#### GIVEN EXERCISE
Continue the passage on Du Bois's religious views from the point where it stops.

# START OF DOCUMENT

Indeed, Du Bois did seemingly subscribe to a different aspect of predestination, namely that of the Elect, the small percentage of the world that God deemed worthy of salvation. On a practical level, church attendance represented an opportunity for Du Bois to practice and show off his Greek language skills and to demonstrate his facility with biblical interpretation during Sunday school. While he eventually abandoned his adherence to Calvinism, Lewis argues that it continued to influence Du Bois throughout his life, although it became secularized. Instead of salvation coming from faith in God, it would come from the social sciences. Damnation awaited all those who lived morally dissolute lives or wasted their talents, and the Elect transformed into the Talented Tenth for Du Bois, at least early in his career.

In 1885, Du Bois began attending college at Fisk University and in short order threw off the religiosity of his youth to embrace secularism. This embrace started not because of revelations in science or philosophy courses, as would be the case with later Black freethinkers, but because of what he saw to be the religious hypocrisy of those around him. Du Bois joined the college church and even began teaching Sunday school. He soon gave up this latter endeavor, however, after a dispute with an older student named “Pop” Miller. Pop was an official in the school’s Congregational Church and he had Du Bois and other students brought up on charges for dancing. These charges were astonishing to Du Bois, who had danced all his life, and represent the differences between northern and southern variants of Congregationalism. What made Du Bois even more incensed was that the teachers admitted to him that his dancing may be innocent but still disciplined him because of the negative example it might set. During the dispute, Du Bois notes, “the teachers intervened and tried to reconcile matters in a way which for years made me resentful and led to my eventual refusal to join a religious organization.”

# END OF DOCUMENT
# START OF MATERIAL SUPPLIED

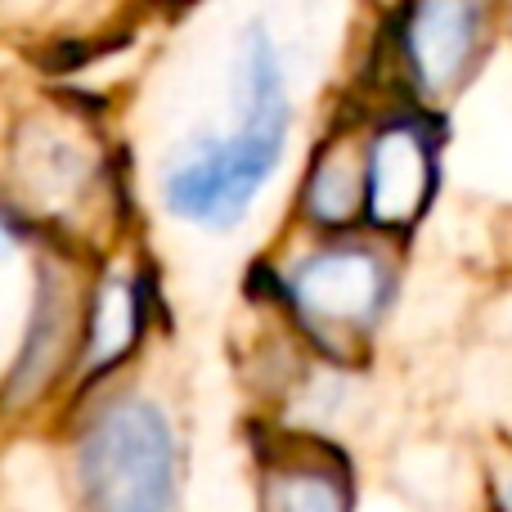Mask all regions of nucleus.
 <instances>
[{
	"mask_svg": "<svg viewBox=\"0 0 512 512\" xmlns=\"http://www.w3.org/2000/svg\"><path fill=\"white\" fill-rule=\"evenodd\" d=\"M441 117L396 104L364 135V225L405 239L427 221L441 194Z\"/></svg>",
	"mask_w": 512,
	"mask_h": 512,
	"instance_id": "4",
	"label": "nucleus"
},
{
	"mask_svg": "<svg viewBox=\"0 0 512 512\" xmlns=\"http://www.w3.org/2000/svg\"><path fill=\"white\" fill-rule=\"evenodd\" d=\"M135 292L131 283L122 279H108L99 288V306H95V337H90V360L95 364H108L131 346L135 337Z\"/></svg>",
	"mask_w": 512,
	"mask_h": 512,
	"instance_id": "7",
	"label": "nucleus"
},
{
	"mask_svg": "<svg viewBox=\"0 0 512 512\" xmlns=\"http://www.w3.org/2000/svg\"><path fill=\"white\" fill-rule=\"evenodd\" d=\"M234 99H239V126L230 140L189 144L185 158L167 171L171 212L198 225H216V230L243 221L288 144V81L279 68V50L261 27L243 36Z\"/></svg>",
	"mask_w": 512,
	"mask_h": 512,
	"instance_id": "1",
	"label": "nucleus"
},
{
	"mask_svg": "<svg viewBox=\"0 0 512 512\" xmlns=\"http://www.w3.org/2000/svg\"><path fill=\"white\" fill-rule=\"evenodd\" d=\"M288 301L328 342H355L382 324L396 301V265L378 243H328L288 274Z\"/></svg>",
	"mask_w": 512,
	"mask_h": 512,
	"instance_id": "5",
	"label": "nucleus"
},
{
	"mask_svg": "<svg viewBox=\"0 0 512 512\" xmlns=\"http://www.w3.org/2000/svg\"><path fill=\"white\" fill-rule=\"evenodd\" d=\"M301 212L319 230H351L364 221V140L333 135L310 158L306 185H301Z\"/></svg>",
	"mask_w": 512,
	"mask_h": 512,
	"instance_id": "6",
	"label": "nucleus"
},
{
	"mask_svg": "<svg viewBox=\"0 0 512 512\" xmlns=\"http://www.w3.org/2000/svg\"><path fill=\"white\" fill-rule=\"evenodd\" d=\"M81 486L95 512H167L176 495V441L144 400H117L81 441Z\"/></svg>",
	"mask_w": 512,
	"mask_h": 512,
	"instance_id": "3",
	"label": "nucleus"
},
{
	"mask_svg": "<svg viewBox=\"0 0 512 512\" xmlns=\"http://www.w3.org/2000/svg\"><path fill=\"white\" fill-rule=\"evenodd\" d=\"M54 346H59V306H54V297H50V288H45V297H41V310H36V337H32V346H27V360L18 364V391H27V387H41L45 378H50V360H54Z\"/></svg>",
	"mask_w": 512,
	"mask_h": 512,
	"instance_id": "9",
	"label": "nucleus"
},
{
	"mask_svg": "<svg viewBox=\"0 0 512 512\" xmlns=\"http://www.w3.org/2000/svg\"><path fill=\"white\" fill-rule=\"evenodd\" d=\"M504 0H405L387 32L400 104L441 117L490 63Z\"/></svg>",
	"mask_w": 512,
	"mask_h": 512,
	"instance_id": "2",
	"label": "nucleus"
},
{
	"mask_svg": "<svg viewBox=\"0 0 512 512\" xmlns=\"http://www.w3.org/2000/svg\"><path fill=\"white\" fill-rule=\"evenodd\" d=\"M499 504H504V512H512V477L504 481V490H499Z\"/></svg>",
	"mask_w": 512,
	"mask_h": 512,
	"instance_id": "10",
	"label": "nucleus"
},
{
	"mask_svg": "<svg viewBox=\"0 0 512 512\" xmlns=\"http://www.w3.org/2000/svg\"><path fill=\"white\" fill-rule=\"evenodd\" d=\"M274 512H346V490L328 472H288L274 486Z\"/></svg>",
	"mask_w": 512,
	"mask_h": 512,
	"instance_id": "8",
	"label": "nucleus"
}]
</instances>
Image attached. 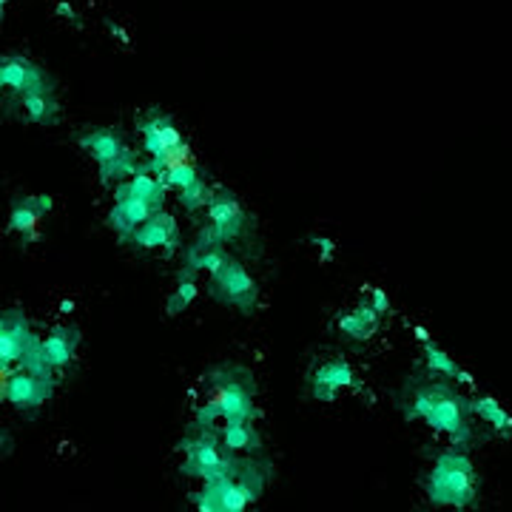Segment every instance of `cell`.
I'll list each match as a JSON object with an SVG mask.
<instances>
[{"instance_id": "4316f807", "label": "cell", "mask_w": 512, "mask_h": 512, "mask_svg": "<svg viewBox=\"0 0 512 512\" xmlns=\"http://www.w3.org/2000/svg\"><path fill=\"white\" fill-rule=\"evenodd\" d=\"M367 305L373 308V311L379 313V316H387L390 313V296L379 288H367Z\"/></svg>"}, {"instance_id": "5bb4252c", "label": "cell", "mask_w": 512, "mask_h": 512, "mask_svg": "<svg viewBox=\"0 0 512 512\" xmlns=\"http://www.w3.org/2000/svg\"><path fill=\"white\" fill-rule=\"evenodd\" d=\"M126 245L137 248V251H160V254H171L183 245V231L177 217H171L168 211H160L154 217H148L131 237Z\"/></svg>"}, {"instance_id": "f1b7e54d", "label": "cell", "mask_w": 512, "mask_h": 512, "mask_svg": "<svg viewBox=\"0 0 512 512\" xmlns=\"http://www.w3.org/2000/svg\"><path fill=\"white\" fill-rule=\"evenodd\" d=\"M57 9H60V15H63V18H72L74 15L72 3H66V0H60V3H57Z\"/></svg>"}, {"instance_id": "4fadbf2b", "label": "cell", "mask_w": 512, "mask_h": 512, "mask_svg": "<svg viewBox=\"0 0 512 512\" xmlns=\"http://www.w3.org/2000/svg\"><path fill=\"white\" fill-rule=\"evenodd\" d=\"M12 92L18 97L37 92H52V83L35 60L26 55H0V94Z\"/></svg>"}, {"instance_id": "7a4b0ae2", "label": "cell", "mask_w": 512, "mask_h": 512, "mask_svg": "<svg viewBox=\"0 0 512 512\" xmlns=\"http://www.w3.org/2000/svg\"><path fill=\"white\" fill-rule=\"evenodd\" d=\"M424 493L436 507H447V510L470 507L478 498V473L467 450L461 447L441 450L427 470Z\"/></svg>"}, {"instance_id": "5b68a950", "label": "cell", "mask_w": 512, "mask_h": 512, "mask_svg": "<svg viewBox=\"0 0 512 512\" xmlns=\"http://www.w3.org/2000/svg\"><path fill=\"white\" fill-rule=\"evenodd\" d=\"M183 450V473L188 478H197L200 484L217 481V478L237 476L248 458L231 456L211 430H191L180 444Z\"/></svg>"}, {"instance_id": "8fae6325", "label": "cell", "mask_w": 512, "mask_h": 512, "mask_svg": "<svg viewBox=\"0 0 512 512\" xmlns=\"http://www.w3.org/2000/svg\"><path fill=\"white\" fill-rule=\"evenodd\" d=\"M55 393V379L52 376H37L29 370H12L0 382V396L18 410H37L52 399Z\"/></svg>"}, {"instance_id": "7402d4cb", "label": "cell", "mask_w": 512, "mask_h": 512, "mask_svg": "<svg viewBox=\"0 0 512 512\" xmlns=\"http://www.w3.org/2000/svg\"><path fill=\"white\" fill-rule=\"evenodd\" d=\"M379 322H382V316L373 311L367 302H362V305H356L353 311L342 313L336 325H339V333H342V336H348L353 342H365V339H370V336L379 330Z\"/></svg>"}, {"instance_id": "d6986e66", "label": "cell", "mask_w": 512, "mask_h": 512, "mask_svg": "<svg viewBox=\"0 0 512 512\" xmlns=\"http://www.w3.org/2000/svg\"><path fill=\"white\" fill-rule=\"evenodd\" d=\"M416 336H419L421 342V350H424V362H427V367L436 373V376H444V379H450V382H458V384H473V376L464 370V367L458 365L456 359L450 356V353H444V350L430 339V333L421 328V325H416Z\"/></svg>"}, {"instance_id": "ac0fdd59", "label": "cell", "mask_w": 512, "mask_h": 512, "mask_svg": "<svg viewBox=\"0 0 512 512\" xmlns=\"http://www.w3.org/2000/svg\"><path fill=\"white\" fill-rule=\"evenodd\" d=\"M55 208V200L49 194H29L12 205L9 211V231L20 237H37V228L43 217H49Z\"/></svg>"}, {"instance_id": "8992f818", "label": "cell", "mask_w": 512, "mask_h": 512, "mask_svg": "<svg viewBox=\"0 0 512 512\" xmlns=\"http://www.w3.org/2000/svg\"><path fill=\"white\" fill-rule=\"evenodd\" d=\"M77 143L92 157L94 165H97V174H100V180L106 185H120L140 168L137 151L128 146L114 128L83 131Z\"/></svg>"}, {"instance_id": "cb8c5ba5", "label": "cell", "mask_w": 512, "mask_h": 512, "mask_svg": "<svg viewBox=\"0 0 512 512\" xmlns=\"http://www.w3.org/2000/svg\"><path fill=\"white\" fill-rule=\"evenodd\" d=\"M467 407H470V416L487 421L501 436H512V416L501 407V402H495L493 396H473V399H467Z\"/></svg>"}, {"instance_id": "277c9868", "label": "cell", "mask_w": 512, "mask_h": 512, "mask_svg": "<svg viewBox=\"0 0 512 512\" xmlns=\"http://www.w3.org/2000/svg\"><path fill=\"white\" fill-rule=\"evenodd\" d=\"M254 390L245 379L220 376L194 413V430H220L225 424H254Z\"/></svg>"}, {"instance_id": "ba28073f", "label": "cell", "mask_w": 512, "mask_h": 512, "mask_svg": "<svg viewBox=\"0 0 512 512\" xmlns=\"http://www.w3.org/2000/svg\"><path fill=\"white\" fill-rule=\"evenodd\" d=\"M40 345L35 330L29 328V319L20 311L0 316V382L6 373L18 370Z\"/></svg>"}, {"instance_id": "44dd1931", "label": "cell", "mask_w": 512, "mask_h": 512, "mask_svg": "<svg viewBox=\"0 0 512 512\" xmlns=\"http://www.w3.org/2000/svg\"><path fill=\"white\" fill-rule=\"evenodd\" d=\"M123 188H126L128 194H134L137 200H143L154 211V214H160L165 211V197H168V188L165 183L157 177V174H151L148 168H137L128 180H123Z\"/></svg>"}, {"instance_id": "30bf717a", "label": "cell", "mask_w": 512, "mask_h": 512, "mask_svg": "<svg viewBox=\"0 0 512 512\" xmlns=\"http://www.w3.org/2000/svg\"><path fill=\"white\" fill-rule=\"evenodd\" d=\"M205 214H208V225H205V234L220 242V245H231L242 237L245 231V211L239 200L225 191V188H214L211 191V200L205 205Z\"/></svg>"}, {"instance_id": "52a82bcc", "label": "cell", "mask_w": 512, "mask_h": 512, "mask_svg": "<svg viewBox=\"0 0 512 512\" xmlns=\"http://www.w3.org/2000/svg\"><path fill=\"white\" fill-rule=\"evenodd\" d=\"M137 131H140V140H143V151L148 154V163L143 168H148L151 174L160 177L168 165L191 160V148H188L180 128L174 126V120L168 114L148 111L146 117L140 120Z\"/></svg>"}, {"instance_id": "ffe728a7", "label": "cell", "mask_w": 512, "mask_h": 512, "mask_svg": "<svg viewBox=\"0 0 512 512\" xmlns=\"http://www.w3.org/2000/svg\"><path fill=\"white\" fill-rule=\"evenodd\" d=\"M228 259L225 254V245L220 242H214V239L208 237L205 231L200 234V239L194 242V245H188V251H185V271H191V274H205L211 276L217 268H220L222 262Z\"/></svg>"}, {"instance_id": "6da1fadb", "label": "cell", "mask_w": 512, "mask_h": 512, "mask_svg": "<svg viewBox=\"0 0 512 512\" xmlns=\"http://www.w3.org/2000/svg\"><path fill=\"white\" fill-rule=\"evenodd\" d=\"M407 419L424 421L433 433L450 439V444L461 447V450L473 439L467 399L456 393L450 384H424V387H419L410 399Z\"/></svg>"}, {"instance_id": "603a6c76", "label": "cell", "mask_w": 512, "mask_h": 512, "mask_svg": "<svg viewBox=\"0 0 512 512\" xmlns=\"http://www.w3.org/2000/svg\"><path fill=\"white\" fill-rule=\"evenodd\" d=\"M214 433L231 456H248L259 447V433H256L254 424H225Z\"/></svg>"}, {"instance_id": "83f0119b", "label": "cell", "mask_w": 512, "mask_h": 512, "mask_svg": "<svg viewBox=\"0 0 512 512\" xmlns=\"http://www.w3.org/2000/svg\"><path fill=\"white\" fill-rule=\"evenodd\" d=\"M313 248H316V254H319V262H330L333 254H336V242L330 237H311Z\"/></svg>"}, {"instance_id": "484cf974", "label": "cell", "mask_w": 512, "mask_h": 512, "mask_svg": "<svg viewBox=\"0 0 512 512\" xmlns=\"http://www.w3.org/2000/svg\"><path fill=\"white\" fill-rule=\"evenodd\" d=\"M20 106H23L26 120H32V123H52L57 117V100L52 92L26 94V97H20Z\"/></svg>"}, {"instance_id": "d4e9b609", "label": "cell", "mask_w": 512, "mask_h": 512, "mask_svg": "<svg viewBox=\"0 0 512 512\" xmlns=\"http://www.w3.org/2000/svg\"><path fill=\"white\" fill-rule=\"evenodd\" d=\"M197 296H200V276L183 268V274L177 279V288L168 296V316H180V313L188 311L197 302Z\"/></svg>"}, {"instance_id": "f546056e", "label": "cell", "mask_w": 512, "mask_h": 512, "mask_svg": "<svg viewBox=\"0 0 512 512\" xmlns=\"http://www.w3.org/2000/svg\"><path fill=\"white\" fill-rule=\"evenodd\" d=\"M6 3H9V0H0V15H3V9H6Z\"/></svg>"}, {"instance_id": "e0dca14e", "label": "cell", "mask_w": 512, "mask_h": 512, "mask_svg": "<svg viewBox=\"0 0 512 512\" xmlns=\"http://www.w3.org/2000/svg\"><path fill=\"white\" fill-rule=\"evenodd\" d=\"M80 348V330L77 328H55L52 333H46L43 339H40V345H37V353H40V362L43 367L57 376L60 370H66V367L72 365L74 353Z\"/></svg>"}, {"instance_id": "7c38bea8", "label": "cell", "mask_w": 512, "mask_h": 512, "mask_svg": "<svg viewBox=\"0 0 512 512\" xmlns=\"http://www.w3.org/2000/svg\"><path fill=\"white\" fill-rule=\"evenodd\" d=\"M160 180H163L168 191H177L180 205H183L185 211H191V214L205 211V205L211 200V191H214L211 185L202 180V174L191 160L168 165L163 174H160Z\"/></svg>"}, {"instance_id": "3957f363", "label": "cell", "mask_w": 512, "mask_h": 512, "mask_svg": "<svg viewBox=\"0 0 512 512\" xmlns=\"http://www.w3.org/2000/svg\"><path fill=\"white\" fill-rule=\"evenodd\" d=\"M265 484H268L265 470L248 458L237 476L200 484V490L191 493V504L194 512H251Z\"/></svg>"}, {"instance_id": "2e32d148", "label": "cell", "mask_w": 512, "mask_h": 512, "mask_svg": "<svg viewBox=\"0 0 512 512\" xmlns=\"http://www.w3.org/2000/svg\"><path fill=\"white\" fill-rule=\"evenodd\" d=\"M148 217H154V211L148 208L146 202L137 200L134 194H128L123 185H114V202L109 211V225L114 228V234L126 242Z\"/></svg>"}, {"instance_id": "4dcf8cb0", "label": "cell", "mask_w": 512, "mask_h": 512, "mask_svg": "<svg viewBox=\"0 0 512 512\" xmlns=\"http://www.w3.org/2000/svg\"><path fill=\"white\" fill-rule=\"evenodd\" d=\"M3 441H6V436H3V433H0V450H3Z\"/></svg>"}, {"instance_id": "9c48e42d", "label": "cell", "mask_w": 512, "mask_h": 512, "mask_svg": "<svg viewBox=\"0 0 512 512\" xmlns=\"http://www.w3.org/2000/svg\"><path fill=\"white\" fill-rule=\"evenodd\" d=\"M211 279V293L220 299L222 305H231L237 311L248 313L256 305V282L254 276L245 271V265H239L237 259H225Z\"/></svg>"}, {"instance_id": "9a60e30c", "label": "cell", "mask_w": 512, "mask_h": 512, "mask_svg": "<svg viewBox=\"0 0 512 512\" xmlns=\"http://www.w3.org/2000/svg\"><path fill=\"white\" fill-rule=\"evenodd\" d=\"M356 387V373L345 359H330L322 362L311 373V393L319 402H336L345 390Z\"/></svg>"}]
</instances>
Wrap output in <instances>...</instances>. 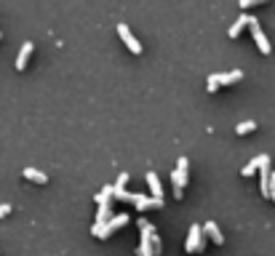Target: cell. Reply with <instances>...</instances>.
<instances>
[{"mask_svg": "<svg viewBox=\"0 0 275 256\" xmlns=\"http://www.w3.org/2000/svg\"><path fill=\"white\" fill-rule=\"evenodd\" d=\"M270 197H272V203H275V171H272V176H270Z\"/></svg>", "mask_w": 275, "mask_h": 256, "instance_id": "cell-18", "label": "cell"}, {"mask_svg": "<svg viewBox=\"0 0 275 256\" xmlns=\"http://www.w3.org/2000/svg\"><path fill=\"white\" fill-rule=\"evenodd\" d=\"M112 216H115V214H112L110 203H102V206H99V214H97V224H107Z\"/></svg>", "mask_w": 275, "mask_h": 256, "instance_id": "cell-14", "label": "cell"}, {"mask_svg": "<svg viewBox=\"0 0 275 256\" xmlns=\"http://www.w3.org/2000/svg\"><path fill=\"white\" fill-rule=\"evenodd\" d=\"M115 197H120V200H136V195L128 192L126 187H115Z\"/></svg>", "mask_w": 275, "mask_h": 256, "instance_id": "cell-17", "label": "cell"}, {"mask_svg": "<svg viewBox=\"0 0 275 256\" xmlns=\"http://www.w3.org/2000/svg\"><path fill=\"white\" fill-rule=\"evenodd\" d=\"M147 256H153V253H147Z\"/></svg>", "mask_w": 275, "mask_h": 256, "instance_id": "cell-21", "label": "cell"}, {"mask_svg": "<svg viewBox=\"0 0 275 256\" xmlns=\"http://www.w3.org/2000/svg\"><path fill=\"white\" fill-rule=\"evenodd\" d=\"M118 32H120V37L126 40V45H128L131 51H134V54H142V43L136 40V35L131 32V27H128L126 22H120V24H118Z\"/></svg>", "mask_w": 275, "mask_h": 256, "instance_id": "cell-6", "label": "cell"}, {"mask_svg": "<svg viewBox=\"0 0 275 256\" xmlns=\"http://www.w3.org/2000/svg\"><path fill=\"white\" fill-rule=\"evenodd\" d=\"M206 243V232L201 224H190V232H187V240H185V248L187 251H201Z\"/></svg>", "mask_w": 275, "mask_h": 256, "instance_id": "cell-3", "label": "cell"}, {"mask_svg": "<svg viewBox=\"0 0 275 256\" xmlns=\"http://www.w3.org/2000/svg\"><path fill=\"white\" fill-rule=\"evenodd\" d=\"M147 184L153 189V197H160V200H163V187H160V179H158L155 171H147Z\"/></svg>", "mask_w": 275, "mask_h": 256, "instance_id": "cell-10", "label": "cell"}, {"mask_svg": "<svg viewBox=\"0 0 275 256\" xmlns=\"http://www.w3.org/2000/svg\"><path fill=\"white\" fill-rule=\"evenodd\" d=\"M128 219H131L128 214H115L107 224H94V227H91V232L97 235V238H110V235L115 232V230H120L123 224H128Z\"/></svg>", "mask_w": 275, "mask_h": 256, "instance_id": "cell-1", "label": "cell"}, {"mask_svg": "<svg viewBox=\"0 0 275 256\" xmlns=\"http://www.w3.org/2000/svg\"><path fill=\"white\" fill-rule=\"evenodd\" d=\"M249 27H251V32H254V40H257V45H259V51L262 54H270V40H267V35H264V30H262V24H259V19L257 16H251L249 19Z\"/></svg>", "mask_w": 275, "mask_h": 256, "instance_id": "cell-5", "label": "cell"}, {"mask_svg": "<svg viewBox=\"0 0 275 256\" xmlns=\"http://www.w3.org/2000/svg\"><path fill=\"white\" fill-rule=\"evenodd\" d=\"M136 208L139 211H147V208H160L163 206V200H160V197H147V195H136Z\"/></svg>", "mask_w": 275, "mask_h": 256, "instance_id": "cell-9", "label": "cell"}, {"mask_svg": "<svg viewBox=\"0 0 275 256\" xmlns=\"http://www.w3.org/2000/svg\"><path fill=\"white\" fill-rule=\"evenodd\" d=\"M32 48H35V43L24 40V45L19 48V56H16V70H24V64L30 62V56H32Z\"/></svg>", "mask_w": 275, "mask_h": 256, "instance_id": "cell-7", "label": "cell"}, {"mask_svg": "<svg viewBox=\"0 0 275 256\" xmlns=\"http://www.w3.org/2000/svg\"><path fill=\"white\" fill-rule=\"evenodd\" d=\"M126 182H128V174H120L118 182H115V187H126Z\"/></svg>", "mask_w": 275, "mask_h": 256, "instance_id": "cell-19", "label": "cell"}, {"mask_svg": "<svg viewBox=\"0 0 275 256\" xmlns=\"http://www.w3.org/2000/svg\"><path fill=\"white\" fill-rule=\"evenodd\" d=\"M257 128V123L254 120H243V123H238V126H235V131H238V134H249V131H254Z\"/></svg>", "mask_w": 275, "mask_h": 256, "instance_id": "cell-16", "label": "cell"}, {"mask_svg": "<svg viewBox=\"0 0 275 256\" xmlns=\"http://www.w3.org/2000/svg\"><path fill=\"white\" fill-rule=\"evenodd\" d=\"M187 168H190V160L187 158H179L176 160V168L171 171V182H174V195L182 197V189L187 184Z\"/></svg>", "mask_w": 275, "mask_h": 256, "instance_id": "cell-2", "label": "cell"}, {"mask_svg": "<svg viewBox=\"0 0 275 256\" xmlns=\"http://www.w3.org/2000/svg\"><path fill=\"white\" fill-rule=\"evenodd\" d=\"M249 19H251L249 14H241V16H238V19H235V22L230 24V35H233V37L238 35V32H241V27H243V24H249Z\"/></svg>", "mask_w": 275, "mask_h": 256, "instance_id": "cell-15", "label": "cell"}, {"mask_svg": "<svg viewBox=\"0 0 275 256\" xmlns=\"http://www.w3.org/2000/svg\"><path fill=\"white\" fill-rule=\"evenodd\" d=\"M203 232H206L214 243H224V235H222L219 227H216V222H206V224H203Z\"/></svg>", "mask_w": 275, "mask_h": 256, "instance_id": "cell-11", "label": "cell"}, {"mask_svg": "<svg viewBox=\"0 0 275 256\" xmlns=\"http://www.w3.org/2000/svg\"><path fill=\"white\" fill-rule=\"evenodd\" d=\"M24 176L30 179V182H37V184H45V182H49L45 171H37V168H32V166H27V168H24Z\"/></svg>", "mask_w": 275, "mask_h": 256, "instance_id": "cell-12", "label": "cell"}, {"mask_svg": "<svg viewBox=\"0 0 275 256\" xmlns=\"http://www.w3.org/2000/svg\"><path fill=\"white\" fill-rule=\"evenodd\" d=\"M267 163H270V155H259V158L249 160V163L243 166V171H241V174H243V176H251V174H254V171H257V168L267 166Z\"/></svg>", "mask_w": 275, "mask_h": 256, "instance_id": "cell-8", "label": "cell"}, {"mask_svg": "<svg viewBox=\"0 0 275 256\" xmlns=\"http://www.w3.org/2000/svg\"><path fill=\"white\" fill-rule=\"evenodd\" d=\"M241 78H243L241 70H230V72H219V75H208V91H216L219 85L235 83V80H241Z\"/></svg>", "mask_w": 275, "mask_h": 256, "instance_id": "cell-4", "label": "cell"}, {"mask_svg": "<svg viewBox=\"0 0 275 256\" xmlns=\"http://www.w3.org/2000/svg\"><path fill=\"white\" fill-rule=\"evenodd\" d=\"M115 195V184H104L99 192H97V203L102 206V203H110V197Z\"/></svg>", "mask_w": 275, "mask_h": 256, "instance_id": "cell-13", "label": "cell"}, {"mask_svg": "<svg viewBox=\"0 0 275 256\" xmlns=\"http://www.w3.org/2000/svg\"><path fill=\"white\" fill-rule=\"evenodd\" d=\"M8 211H11V206H8V203H0V216H6Z\"/></svg>", "mask_w": 275, "mask_h": 256, "instance_id": "cell-20", "label": "cell"}]
</instances>
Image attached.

# END OF MATERIAL SUPPLIED

#### OUTPUT BELOW
Du Bois was also put off by the school’s attempt to enforce Christian orthodoxy by making all students read George Frederick Wright’s The Logic of Christian Evidences. Wright, an amateur geologist and historian, worked as a professor of New Testament language and literature at Oberlin Theological Seminary while Du Bois was a student at Fisk. Administrators there hoped that reading Wright’s text would bolster religious orthodoxy among the students. For Du Bois, it had the opposite effect. He notes that The Logic of Christian Evidences, which presented standard ideas such as God’s rulership of the world, Christ’s love, and punishment for sinners, “affronted my logic” and “was to my mind, then and since, a cheap piece of special pleading.” So just at the time when many young men and women were becoming strengthened in their faith, Du Bois began to move away from his. The situation with Pop Miller and being forced to imbibe Wright’s ideas set Du Bois on “an intellectual journey that would end, after a very short time, in serene agnosticism,” according to David Levering Lewis.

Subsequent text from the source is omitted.